| What the task asks |
In the data that follows, how many lines contain the word "This"? Give only that number.

Excerpts from a dataset
>>>

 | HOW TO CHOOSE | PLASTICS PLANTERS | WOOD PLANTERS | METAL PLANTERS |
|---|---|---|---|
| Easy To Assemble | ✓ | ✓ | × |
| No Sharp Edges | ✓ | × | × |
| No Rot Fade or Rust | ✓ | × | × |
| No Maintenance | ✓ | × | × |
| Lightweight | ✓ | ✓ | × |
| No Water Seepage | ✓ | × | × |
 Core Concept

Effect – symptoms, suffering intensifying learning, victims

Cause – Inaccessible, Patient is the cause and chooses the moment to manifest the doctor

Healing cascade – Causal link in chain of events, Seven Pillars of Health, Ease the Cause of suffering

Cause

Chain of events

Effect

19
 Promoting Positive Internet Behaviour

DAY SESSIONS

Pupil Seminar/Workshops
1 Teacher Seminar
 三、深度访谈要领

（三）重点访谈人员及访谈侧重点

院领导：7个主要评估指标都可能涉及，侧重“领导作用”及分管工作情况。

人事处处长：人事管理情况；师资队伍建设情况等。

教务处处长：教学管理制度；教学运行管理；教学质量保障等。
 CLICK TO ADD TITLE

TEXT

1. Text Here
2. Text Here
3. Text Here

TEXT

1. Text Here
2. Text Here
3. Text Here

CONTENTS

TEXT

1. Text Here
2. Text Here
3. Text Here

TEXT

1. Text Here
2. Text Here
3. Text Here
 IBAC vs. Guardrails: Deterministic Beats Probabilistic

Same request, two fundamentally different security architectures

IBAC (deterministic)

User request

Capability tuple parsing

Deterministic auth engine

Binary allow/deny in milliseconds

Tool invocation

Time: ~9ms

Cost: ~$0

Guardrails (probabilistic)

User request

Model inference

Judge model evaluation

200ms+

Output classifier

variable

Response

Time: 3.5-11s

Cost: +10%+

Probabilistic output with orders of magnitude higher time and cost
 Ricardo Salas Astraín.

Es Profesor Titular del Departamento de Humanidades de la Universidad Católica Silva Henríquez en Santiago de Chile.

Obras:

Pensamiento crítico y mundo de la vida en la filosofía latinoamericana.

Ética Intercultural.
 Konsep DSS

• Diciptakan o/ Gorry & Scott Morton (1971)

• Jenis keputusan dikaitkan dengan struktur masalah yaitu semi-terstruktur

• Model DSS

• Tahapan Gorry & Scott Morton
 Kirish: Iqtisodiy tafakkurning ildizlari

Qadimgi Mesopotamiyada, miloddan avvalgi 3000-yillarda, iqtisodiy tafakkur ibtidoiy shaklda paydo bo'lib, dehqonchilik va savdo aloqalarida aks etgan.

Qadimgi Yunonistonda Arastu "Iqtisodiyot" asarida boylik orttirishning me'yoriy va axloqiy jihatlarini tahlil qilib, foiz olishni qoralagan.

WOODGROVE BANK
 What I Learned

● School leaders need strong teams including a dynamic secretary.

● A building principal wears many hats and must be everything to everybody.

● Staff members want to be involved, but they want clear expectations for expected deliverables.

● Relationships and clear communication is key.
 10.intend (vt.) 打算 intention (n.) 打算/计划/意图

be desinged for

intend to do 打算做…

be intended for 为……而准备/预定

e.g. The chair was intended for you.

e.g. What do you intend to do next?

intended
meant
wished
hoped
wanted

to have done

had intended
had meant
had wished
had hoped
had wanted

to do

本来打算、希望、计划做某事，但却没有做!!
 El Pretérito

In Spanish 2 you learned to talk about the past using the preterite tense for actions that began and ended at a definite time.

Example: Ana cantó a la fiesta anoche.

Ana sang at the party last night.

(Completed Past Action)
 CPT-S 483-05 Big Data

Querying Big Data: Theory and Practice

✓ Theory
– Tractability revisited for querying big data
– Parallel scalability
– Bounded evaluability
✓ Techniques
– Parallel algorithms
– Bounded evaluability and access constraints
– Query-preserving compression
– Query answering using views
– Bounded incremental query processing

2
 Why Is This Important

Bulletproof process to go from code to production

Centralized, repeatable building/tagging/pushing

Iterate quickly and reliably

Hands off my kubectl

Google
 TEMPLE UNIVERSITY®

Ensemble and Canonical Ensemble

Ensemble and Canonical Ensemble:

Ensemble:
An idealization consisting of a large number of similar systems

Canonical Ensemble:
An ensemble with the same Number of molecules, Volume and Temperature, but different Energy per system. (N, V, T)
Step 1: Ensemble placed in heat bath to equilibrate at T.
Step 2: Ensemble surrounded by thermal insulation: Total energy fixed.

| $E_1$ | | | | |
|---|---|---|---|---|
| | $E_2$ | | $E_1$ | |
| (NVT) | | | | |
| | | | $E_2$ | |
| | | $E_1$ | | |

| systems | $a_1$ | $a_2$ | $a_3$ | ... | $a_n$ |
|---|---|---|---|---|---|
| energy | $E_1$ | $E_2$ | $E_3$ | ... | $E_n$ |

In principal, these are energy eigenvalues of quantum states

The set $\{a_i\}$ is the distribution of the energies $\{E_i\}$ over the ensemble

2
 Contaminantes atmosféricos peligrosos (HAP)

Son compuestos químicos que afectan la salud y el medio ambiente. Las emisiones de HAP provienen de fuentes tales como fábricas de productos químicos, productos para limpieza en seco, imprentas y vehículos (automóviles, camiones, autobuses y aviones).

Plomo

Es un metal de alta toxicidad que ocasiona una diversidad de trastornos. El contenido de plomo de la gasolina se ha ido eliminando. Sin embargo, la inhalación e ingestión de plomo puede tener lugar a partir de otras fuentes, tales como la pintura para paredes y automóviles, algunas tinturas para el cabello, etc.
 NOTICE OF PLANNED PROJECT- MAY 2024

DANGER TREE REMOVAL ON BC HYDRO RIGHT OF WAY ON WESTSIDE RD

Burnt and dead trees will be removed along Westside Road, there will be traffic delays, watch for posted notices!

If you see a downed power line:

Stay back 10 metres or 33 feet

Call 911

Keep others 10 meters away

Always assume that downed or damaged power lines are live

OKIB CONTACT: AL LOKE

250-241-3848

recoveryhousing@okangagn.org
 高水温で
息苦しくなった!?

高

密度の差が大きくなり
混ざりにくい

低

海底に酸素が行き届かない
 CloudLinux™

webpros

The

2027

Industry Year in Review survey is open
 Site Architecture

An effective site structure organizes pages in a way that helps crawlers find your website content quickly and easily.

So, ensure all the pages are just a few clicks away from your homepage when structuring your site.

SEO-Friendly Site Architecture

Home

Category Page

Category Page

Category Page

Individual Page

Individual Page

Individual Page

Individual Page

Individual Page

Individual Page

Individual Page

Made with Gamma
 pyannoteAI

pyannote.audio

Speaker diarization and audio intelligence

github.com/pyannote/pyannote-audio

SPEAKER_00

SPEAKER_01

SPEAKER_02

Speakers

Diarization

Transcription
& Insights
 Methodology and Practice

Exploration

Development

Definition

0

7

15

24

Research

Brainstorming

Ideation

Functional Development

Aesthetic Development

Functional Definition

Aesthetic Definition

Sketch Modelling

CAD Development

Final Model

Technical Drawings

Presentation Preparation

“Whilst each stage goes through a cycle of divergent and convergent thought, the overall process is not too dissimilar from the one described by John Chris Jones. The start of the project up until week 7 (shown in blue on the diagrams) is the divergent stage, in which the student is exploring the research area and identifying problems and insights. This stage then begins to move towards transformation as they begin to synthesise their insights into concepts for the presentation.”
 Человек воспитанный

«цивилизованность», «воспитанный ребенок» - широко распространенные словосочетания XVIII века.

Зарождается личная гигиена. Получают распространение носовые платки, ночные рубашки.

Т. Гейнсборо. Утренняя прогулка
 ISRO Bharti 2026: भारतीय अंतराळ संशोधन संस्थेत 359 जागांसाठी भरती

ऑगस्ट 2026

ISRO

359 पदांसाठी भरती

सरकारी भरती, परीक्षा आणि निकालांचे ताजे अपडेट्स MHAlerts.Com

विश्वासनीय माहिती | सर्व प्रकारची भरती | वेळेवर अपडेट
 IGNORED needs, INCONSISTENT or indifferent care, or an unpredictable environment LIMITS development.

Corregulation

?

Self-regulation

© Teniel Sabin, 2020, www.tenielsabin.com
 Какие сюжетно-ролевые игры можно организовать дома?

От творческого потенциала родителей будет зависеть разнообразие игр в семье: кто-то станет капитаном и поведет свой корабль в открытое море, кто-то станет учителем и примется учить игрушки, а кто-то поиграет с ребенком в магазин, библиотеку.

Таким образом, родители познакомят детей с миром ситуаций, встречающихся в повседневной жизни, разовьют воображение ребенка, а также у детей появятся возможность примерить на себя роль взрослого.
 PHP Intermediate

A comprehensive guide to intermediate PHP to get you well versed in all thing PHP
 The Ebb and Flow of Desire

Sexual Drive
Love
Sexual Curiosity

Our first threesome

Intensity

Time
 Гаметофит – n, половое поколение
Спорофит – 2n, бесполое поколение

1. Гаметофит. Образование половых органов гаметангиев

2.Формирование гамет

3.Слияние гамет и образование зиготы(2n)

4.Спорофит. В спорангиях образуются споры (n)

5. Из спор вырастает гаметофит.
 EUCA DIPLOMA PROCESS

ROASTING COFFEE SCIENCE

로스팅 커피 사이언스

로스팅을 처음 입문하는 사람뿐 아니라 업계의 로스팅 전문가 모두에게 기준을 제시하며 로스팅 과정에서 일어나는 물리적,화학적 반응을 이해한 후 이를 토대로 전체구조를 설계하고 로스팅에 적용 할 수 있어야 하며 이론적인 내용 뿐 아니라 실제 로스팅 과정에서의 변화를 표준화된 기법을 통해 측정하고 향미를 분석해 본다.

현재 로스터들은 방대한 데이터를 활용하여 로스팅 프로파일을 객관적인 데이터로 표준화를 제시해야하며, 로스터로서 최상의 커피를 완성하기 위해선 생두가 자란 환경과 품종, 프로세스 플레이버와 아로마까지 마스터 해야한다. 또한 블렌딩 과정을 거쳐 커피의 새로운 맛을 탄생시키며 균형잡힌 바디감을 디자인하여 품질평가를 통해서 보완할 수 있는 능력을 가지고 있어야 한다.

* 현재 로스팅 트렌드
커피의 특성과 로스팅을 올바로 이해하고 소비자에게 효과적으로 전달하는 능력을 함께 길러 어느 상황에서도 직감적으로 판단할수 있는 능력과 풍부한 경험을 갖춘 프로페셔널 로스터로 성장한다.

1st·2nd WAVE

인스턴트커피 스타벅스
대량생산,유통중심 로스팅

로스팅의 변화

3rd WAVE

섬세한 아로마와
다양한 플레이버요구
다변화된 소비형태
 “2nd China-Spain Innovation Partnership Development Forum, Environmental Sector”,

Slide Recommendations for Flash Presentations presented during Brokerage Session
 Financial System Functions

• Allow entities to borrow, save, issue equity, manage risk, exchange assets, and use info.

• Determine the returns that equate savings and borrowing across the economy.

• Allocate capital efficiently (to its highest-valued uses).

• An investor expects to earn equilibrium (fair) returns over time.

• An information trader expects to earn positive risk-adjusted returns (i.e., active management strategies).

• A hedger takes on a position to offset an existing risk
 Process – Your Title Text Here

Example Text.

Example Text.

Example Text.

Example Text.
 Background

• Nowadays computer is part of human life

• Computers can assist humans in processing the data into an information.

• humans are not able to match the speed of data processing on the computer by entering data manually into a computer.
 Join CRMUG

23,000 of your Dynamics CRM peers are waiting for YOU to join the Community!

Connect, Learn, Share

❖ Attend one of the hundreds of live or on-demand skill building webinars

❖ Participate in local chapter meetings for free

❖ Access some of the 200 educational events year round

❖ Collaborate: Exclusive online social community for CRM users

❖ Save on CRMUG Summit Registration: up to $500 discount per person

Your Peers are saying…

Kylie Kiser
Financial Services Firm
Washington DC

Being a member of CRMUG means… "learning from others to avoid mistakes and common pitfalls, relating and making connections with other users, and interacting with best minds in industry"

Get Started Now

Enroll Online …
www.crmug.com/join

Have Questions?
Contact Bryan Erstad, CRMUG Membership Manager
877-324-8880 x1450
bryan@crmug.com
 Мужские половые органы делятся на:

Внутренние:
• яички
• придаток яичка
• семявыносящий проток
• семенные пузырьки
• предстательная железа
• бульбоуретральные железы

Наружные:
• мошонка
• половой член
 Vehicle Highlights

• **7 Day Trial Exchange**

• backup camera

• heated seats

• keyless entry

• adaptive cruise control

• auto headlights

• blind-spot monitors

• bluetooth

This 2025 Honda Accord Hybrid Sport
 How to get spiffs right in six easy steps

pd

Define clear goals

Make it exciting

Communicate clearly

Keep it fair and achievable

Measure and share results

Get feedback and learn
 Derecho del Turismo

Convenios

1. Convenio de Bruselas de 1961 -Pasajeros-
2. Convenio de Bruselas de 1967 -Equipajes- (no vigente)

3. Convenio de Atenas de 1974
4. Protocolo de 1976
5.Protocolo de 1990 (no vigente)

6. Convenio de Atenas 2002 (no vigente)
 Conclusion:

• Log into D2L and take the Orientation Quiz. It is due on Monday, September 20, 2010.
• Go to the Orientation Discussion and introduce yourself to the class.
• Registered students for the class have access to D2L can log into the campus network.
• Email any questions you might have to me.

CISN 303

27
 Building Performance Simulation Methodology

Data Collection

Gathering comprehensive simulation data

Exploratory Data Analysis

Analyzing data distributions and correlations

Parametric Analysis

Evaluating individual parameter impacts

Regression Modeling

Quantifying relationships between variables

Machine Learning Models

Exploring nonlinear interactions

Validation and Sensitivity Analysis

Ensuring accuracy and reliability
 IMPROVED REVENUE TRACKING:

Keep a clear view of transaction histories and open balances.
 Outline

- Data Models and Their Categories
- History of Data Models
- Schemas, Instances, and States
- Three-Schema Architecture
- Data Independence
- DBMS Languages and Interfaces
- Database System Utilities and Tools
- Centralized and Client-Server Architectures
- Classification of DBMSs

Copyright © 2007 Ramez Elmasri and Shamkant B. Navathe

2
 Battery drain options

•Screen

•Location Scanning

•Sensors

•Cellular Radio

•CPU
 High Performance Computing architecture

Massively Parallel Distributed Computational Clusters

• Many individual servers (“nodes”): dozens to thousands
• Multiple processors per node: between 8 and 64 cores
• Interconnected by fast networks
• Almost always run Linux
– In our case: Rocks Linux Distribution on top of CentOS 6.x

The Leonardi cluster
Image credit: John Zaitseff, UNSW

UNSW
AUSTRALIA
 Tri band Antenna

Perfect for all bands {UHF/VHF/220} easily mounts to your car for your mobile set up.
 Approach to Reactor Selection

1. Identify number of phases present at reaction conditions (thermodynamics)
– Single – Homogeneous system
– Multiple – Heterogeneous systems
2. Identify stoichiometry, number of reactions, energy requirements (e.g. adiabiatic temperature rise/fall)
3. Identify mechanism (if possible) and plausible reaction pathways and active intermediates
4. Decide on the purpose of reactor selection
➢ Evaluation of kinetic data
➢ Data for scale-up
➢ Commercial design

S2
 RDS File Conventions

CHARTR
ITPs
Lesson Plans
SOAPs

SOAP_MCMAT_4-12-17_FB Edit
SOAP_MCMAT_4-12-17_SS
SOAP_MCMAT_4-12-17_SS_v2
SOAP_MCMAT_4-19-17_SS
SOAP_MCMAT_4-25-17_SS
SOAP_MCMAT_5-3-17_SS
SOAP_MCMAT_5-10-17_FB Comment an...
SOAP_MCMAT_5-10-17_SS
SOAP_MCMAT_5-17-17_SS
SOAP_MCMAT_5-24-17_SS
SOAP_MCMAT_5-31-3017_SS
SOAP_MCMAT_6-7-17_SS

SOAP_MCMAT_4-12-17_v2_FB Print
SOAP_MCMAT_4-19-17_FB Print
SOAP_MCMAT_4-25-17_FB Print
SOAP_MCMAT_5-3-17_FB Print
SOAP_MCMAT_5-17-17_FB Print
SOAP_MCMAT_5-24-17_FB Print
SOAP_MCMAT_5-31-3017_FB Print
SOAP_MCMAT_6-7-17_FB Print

<<<

| The completed task |
3